6 часть
Сумка врезалась в бедро, оставляя красную полосу — Феликс шёл быстро, на ходу поправляя свитер и бурча себе под нос.
— Ну и зачем я попёрся в этот магазин в половину десятого?.. Ни чая, ни хлеба… одни алфавиты на скидке…
Погода начала портиться: воздух был липкий, вечер тяжелел, а асфальт под ногами — как будто плавился.
Феликс свернул в узкий переулок. Там всегда было быстрее. И всегда — подозрительно тихо.
— Эй, красавчик.
Феликс резко остановился.
— Блядь.
Он обернулся и увидел знакомую фигуру, прислонившуюся к стене с видом хищника, который ждал всю жизнь только этого момента.
Хван Хёнджин.
В капюшоне, в тени, с руками в карманах и выражением лица «я ничего не делал, но сейчас точно сделаю».
— Серьёзно? — выдохнул Феликс. — Ты опять?
— А что, — Хёнджин оттолкнулся от стены и пошёл к нему. — Соскучился?
— Я был в магазине, ты подкараулил меня в переулке.
— Романтика.
— Сталкерство.
— Забота, — мягко поправил альфа. — Я знал, что ты устанешь, что тебе будет тяжело… что у тебя есть грудь, которую можно потрогать…
Феликс закатил глаза и пошёл дальше.

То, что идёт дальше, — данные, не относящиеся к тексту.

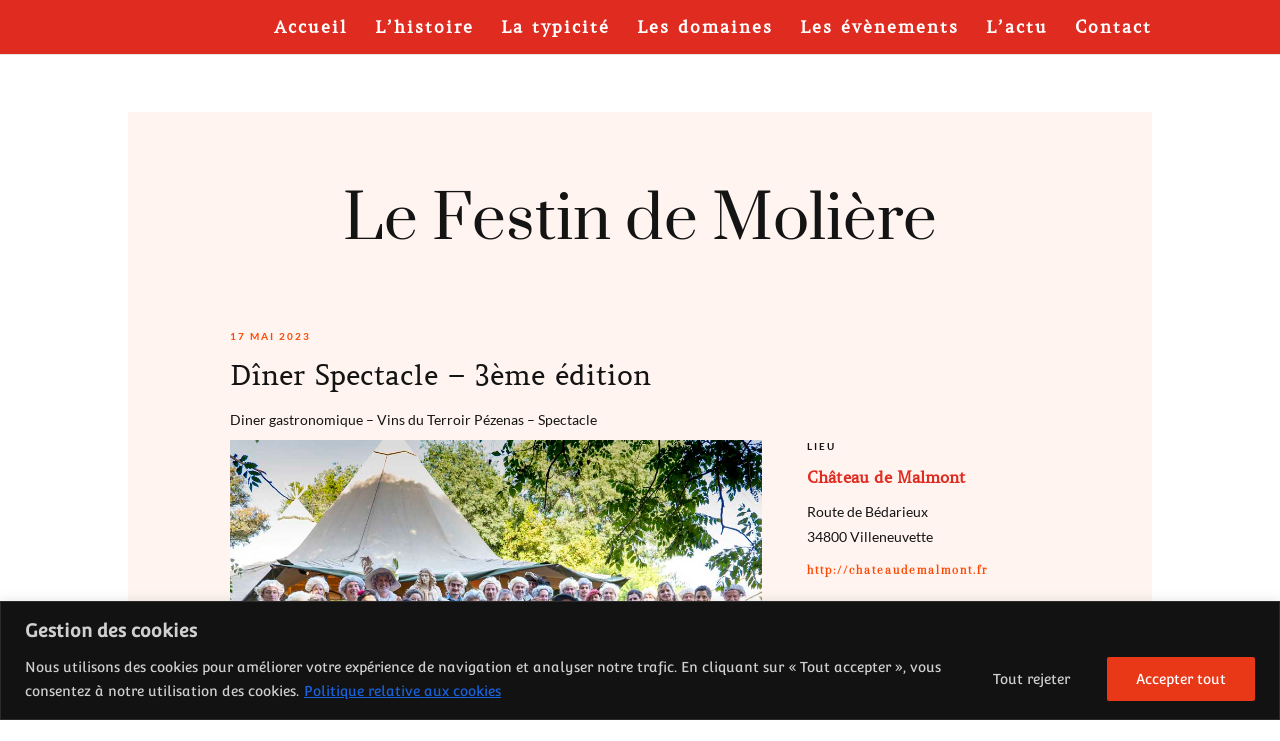

--- FILE ---
content_type: text/css
request_url: https://www.aoplanguedocpezenas.com/wp-content/cache/wpfc-minified/dvbrjg1y/4aw9l.css
body_size: 606
content:
.et_pb_section_0_tb_footer.et_pb_section{padding-top:10px;padding-bottom:0px}.et_pb_section_1_tb_footer.et_pb_section{padding-top:10px;padding-bottom:0px;background-color:#e02b20!important}.et_pb_row_0_tb_footer.et_pb_row{padding-top:6px!important;padding-bottom:4px!important;padding-top:6px;padding-bottom:4px}.et_pb_text_0_tb_footer h2{font-weight:700;font-size:60px;color:#FFFFFF!important;letter-spacing:2px;line-height:1.2em}.et_pb_text_0_tb_footer{padding-bottom:0px!important;margin-bottom:15px!important;max-width:600px}.et_pb_code_0_tb_footer{margin-top:-15px!important}.et_pb_section_2_tb_footer.et_pb_section,.et_pb_section_3_tb_footer.et_pb_section{padding-top:53px;padding-bottom:9px}.et_pb_blurb_0_tb_footer.et_pb_blurb .et_pb_module_header,.et_pb_blurb_0_tb_footer.et_pb_blurb .et_pb_module_header a,.et_pb_text_1_tb_footer h4,.et_pb_text_2_tb_footer h4,.et_pb_text_3_tb_footer h4,.et_pb_text_4_tb_footer h4{font-weight:700;text-transform:uppercase;font-size:14px;letter-spacing:3px;line-height:1.2em}.et_pb_text_1_tb_footer h2,.et_pb_text_3_tb_footer h2,.et_pb_text_4_tb_footer h2{color:#E02B20!important}.et_pb_text_2_tb_footer h3,.et_pb_text_5_tb_footer.et_pb_text,.et_pb_text_5_tb_footer.et_pb_text a{color:#FFFFFF!important}.et_pb_text_3_tb_footer{line-height:2em;font-size:15px;line-height:2em;margin-top:-8px!important;margin-right:-91px!important}.et_pb_text_3_tb_footer.et_pb_text a{color:#000000!important}.et_pb_text_3_tb_footer a{line-height:1.2em}.et_pb_text_4_tb_footer{margin-bottom:0px!important}.et_pb_social_media_follow_0_tb_footer li.et_pb_social_icon a.icon:before{color:#E02B20}.et_pb_section_4_tb_footer.et_pb_section,.et_pb_section_5_tb_footer.et_pb_section{padding-top:6px;padding-bottom:6px}.et_pb_image_0_tb_footer,.et_pb_image_1_tb_footer,.et_pb_image_2_tb_footer,.et_pb_image_3_tb_footer,.et_pb_image_4_tb_footer,.et_pb_image_5_tb_footer{text-align:left;margin-left:0}.et_pb_section_6_tb_footer.et_pb_section{padding-top:0px;padding-bottom:10px;background-color:#e02b20!important}.et_pb_row_3_tb_footer.et_pb_row{padding-top:15px!important;padding-bottom:9px!important;padding-top:15px;padding-bottom:9px}.et_pb_text_5_tb_footer a{font-weight:600}.et_pb_social_media_follow_network_1_tb_footer a.icon{background-color:rgba(0,0,0,0)!important}.et_pb_column_5_tb_footer{border-bottom-width:1px;border-bottom-color:#000000}.et_pb_text_0_tb_footer.et_pb_module{margin-left:auto!important;margin-right:auto!important}@media only screen and (max-width:980px){.et_pb_text_0_tb_footer h2{font-size:42px}.et_pb_text_3_tb_footer,.et_pb_text_3_tb_footer a,.et_pb_text_4_tb_footer{font-size:14px}.et_pb_image_0_tb_footer .et_pb_image_wrap img,.et_pb_image_1_tb_footer .et_pb_image_wrap img,.et_pb_image_2_tb_footer .et_pb_image_wrap img,.et_pb_image_3_tb_footer .et_pb_image_wrap img,.et_pb_image_4_tb_footer .et_pb_image_wrap img,.et_pb_image_5_tb_footer .et_pb_image_wrap img{width:auto}.et_pb_column_5_tb_footer{border-bottom-width:1px;border-bottom-color:#000000}}@media only screen and (max-width:767px){.et_pb_text_0_tb_footer h2{font-size:30px}.et_pb_image_0_tb_footer .et_pb_image_wrap img,.et_pb_image_1_tb_footer .et_pb_image_wrap img,.et_pb_image_2_tb_footer .et_pb_image_wrap img,.et_pb_image_3_tb_footer .et_pb_image_wrap img,.et_pb_image_4_tb_footer .et_pb_image_wrap img,.et_pb_image_5_tb_footer .et_pb_image_wrap img{width:auto}.et_pb_column_5_tb_footer{border-bottom-width:1px;border-bottom-color:#000000}}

Но Хёнджин не отставал. Он всегда не отставал.
— Ну давай. Один раз. Просто щуп.
— Мы на улице.
— Мы — под луной. Это поэтично.
— Это похоже на домогательство.
— Это похоже на любовь, — Хёнджин догнал его и обнял сзади, крепко прижавшись грудью к его спине. — Ну дай. Я весь день думал только о них.
— Ты на работе был.
— И думал. Одновременно. Я многозадачный.
Феликс, не вырываясь, устало спросил:
— Ты же прошёл через весь путь саморазвития. Книги. Повышение культуры. Слово «блядь» теперь говоришь только после второго бокала. Ты стал почти нормальным человеком.
— Почти.
— Так почему, — он повернулся к нему лицом, уткнувшись в грудь, — ты не можешь остановиться?
Хёнджин усмехнулся и, склонившись, прошептал в ухо:
— Потому что ты моя слабость.
Он медленно скользнул ладонями под свитер омеги, касаясь кожи. — Моя наркотическая зависимость. Моя религия.
Феликс зашипел:
— У меня йогурт в пакете. Он сейчас тёплым станет, из-за тебя, извращенец.
— Пусть будет, как твоё тело, — мурлыкнул Хёнджин, легко сжимая мягкую грудь в ладонях. — Тёплое, вкусное… и моё.
Феликс зажмурился.
— Хван, твою…
— Тсс. Я уже почти закончил.
— Мы на улице!
— Ты говорил это и в автобусе. И в магазине. И в раздевалке спортзала. Знаешь, что изменилось?
— Что?
— Абсолютно нихуя.
Он продолжал мять грудь с той преданностью, которую обычно посвящают молитве. Феликс стоял, сжав губы, щёки пылали.
— Ты невыносимый.
— Я — твой.
— Ты идиот.
— Но зато твой идиот, — Хёнджин, наконец, оторвался и чуть наклонился к лицу Феликса. — И давай признаем честно — ты это любишь.
— Я люблю тебя. А не твои руки в моей одежде.
— Неправда. Ты любишь, когда я тебя щупаю, ты делаешь это вот так... — он передразнил Феликса, скривив лицо в характерной полуулыбке. — Типа: «фу, отстань, идиот», но сам такой — мрр.
— Я тебя придушу во сне.
— Только если разрешишь обнять тебя в обнимку.
Феликс вздохнул, затем, не выдержав, улыбнулся.
— Пошли домой, извращенец. Йогурт стынет.
— Йогурт — это второстепенно.
Хёнджин, сияя, снова запустил руки под свитер. — А грудь — это первостепенно.
— Я ж сказал — пошли.
— Щас. Ещё пять секунд. Раз. Два...
— Я тебя убью.
— Три… четыре…
И они пошли. В сумерках, в обнимку, с пакетом из «Магнита» и фоном, на котором всё ещё звенели последние аккорды уличной жизни.
Один из них — бывший гопник, который стал человеком.
Другой — омега, который, кажется, приручил ураган.
А грудь?.. Грудь всё ещё была в приоритете.